# WHAT THE TASK REQUIRES:
Rewrite the blog post on messaging, starting at the words "Terminology and types" and stopping after "changed or not.", with "periodic" changed to "regular".

# PAGE EXTRACT:
In my previous blog post I looked at various technologies for sending data asynchronously between services including RabbitMQ, Kafka, AWS EventBridge. This time round I’ll look at the messages themselves which over the last few years I’ve found to be a more complex and nuanced topic than expected.
To set the scene see the diagram below of an imaginary financial trading application:
There’s lots of data flying around varying from real time pricing data to instructions to execute trades. I’ve coloured the data entities according to their types and we see there’s a few different patterns like events and state which we’ll discuss in a moment.
The data bus isn’t shown in the diagram because the discussion in this blog is relatively independent of which you pick. You might imagine, for example, that those with “event” in the title like Azure Event Grid and AWS EventBridge are only for events but the reality is that most data buses support payloads of 256kB or more meaning you can be flexible in what you send in any technology.
Terminology and types of data
To begin I think it’s useful to classify the different types of messages we might send before going into more detail on each in the following sections. The obvious ones are:
Type | Example |
---|---|
Events |
|
Commands/Instructions/Request |
|
State |
|
Time series values |
|
Time series data is of course the state of a single thing, but I’d argue that it is distinct because of its periodic nature - an update is sent regardless of whether it has changed or not.
In the following sections we’ll dive into some of these in more detail but let’s discuss one more piece of terminology: messages.
Documentation, blogs and books sometimes talk about messages when referring to the use of queues/data buses. I’ll use the term message in this blog as a generic term for asynchronous communication that may be state or commands or events.
Events vs State
An event says that something has happened or changed, e.g. “Account Created”. Ignoring timestamps and metadata it might have a payload like:
{
"EventType": "ACCOUNT_CREATED"
"AccountID": "8c0fd83f-ff3f-4e0e-af4b-2b7470334efa"
}
If you want to know about the details of the particular account then you need to get it by some other route like an HTTP request to an accounts REST API or whatever interface is in place.
State on the other hand contains the full state for whatever entity has been created or changed. e.g.
{
"EntityType": "ACCOUNT"
"ID": "8c0fd83f-ff3f-4e0e-af4b-2b7470334efa",
"Name": "David",
"Email": "An email@domain.com",
"Tel: {
"Type: "Mobile"
"Country Code": "44"
"777777777"
}
.....etc
}
In this example I haven’t included a field to say if it is created or updated. A downstream doesn’t necessarily care if they saw an earlier message, they’ll just check if they already have the particular entity or not. We are sending state, not what happened like creation or an update. The exception is deletions that need some special treatment, e.g. a special message type or an empty payload to signify the state is gone.
State messages can be used in lots of scenarios but are a necessity when going towards an event sourcing route with the event log as the source of truth rather than a database.
I’ve found in practice that the difference between state and events can be a bit greyer than suggested so far. You may encounter halfway solutions where an event has some commonly used info, like the email, but not the more detailed information. It’s not very pure but it saves a lot of API requests for consumers who only care about the email. In a similar vein, sometimes an event is conveying a change in just one field, e.g. a “Phone Number Changed” event and includes the phone number as well as the user ID and so carries all the state. Sometimes a state message may include before and after state or a change list with the field names/paths (e.g. changes=[firstname, person.phone.mobile]) that have changed.

# GIVEN DATA:
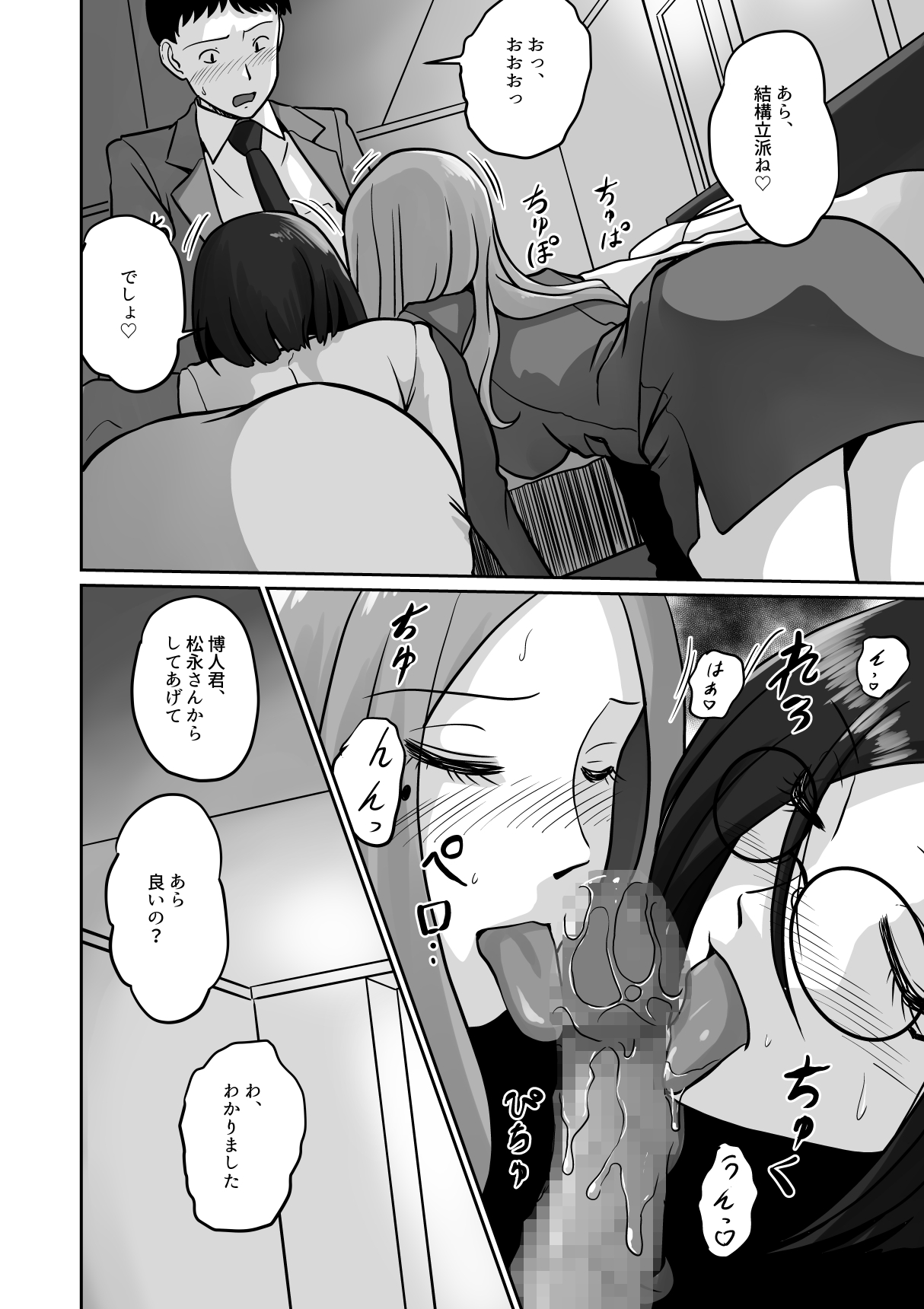 [Sonpuushi (Ikunawa Naniro)] Arofour Joushi to Tsukiaitai! #2 Arothir Joushi wa Mazaritai! 画像番号 13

# RESPONSE AREA:
Terminology and types of data
To begin I think it’s useful to classify the different types of messages we might send before going into more detail on each in the following sections. The obvious ones are:
Type | Example |
---|---|
Events |
|
Commands/Instructions/Request |
|
State |
|
Time series values |
|
Time series data is of course the state of a single thing, but I’d argue that it is distinct because of its regular nature - an update is sent regardless of whether it has changed or not.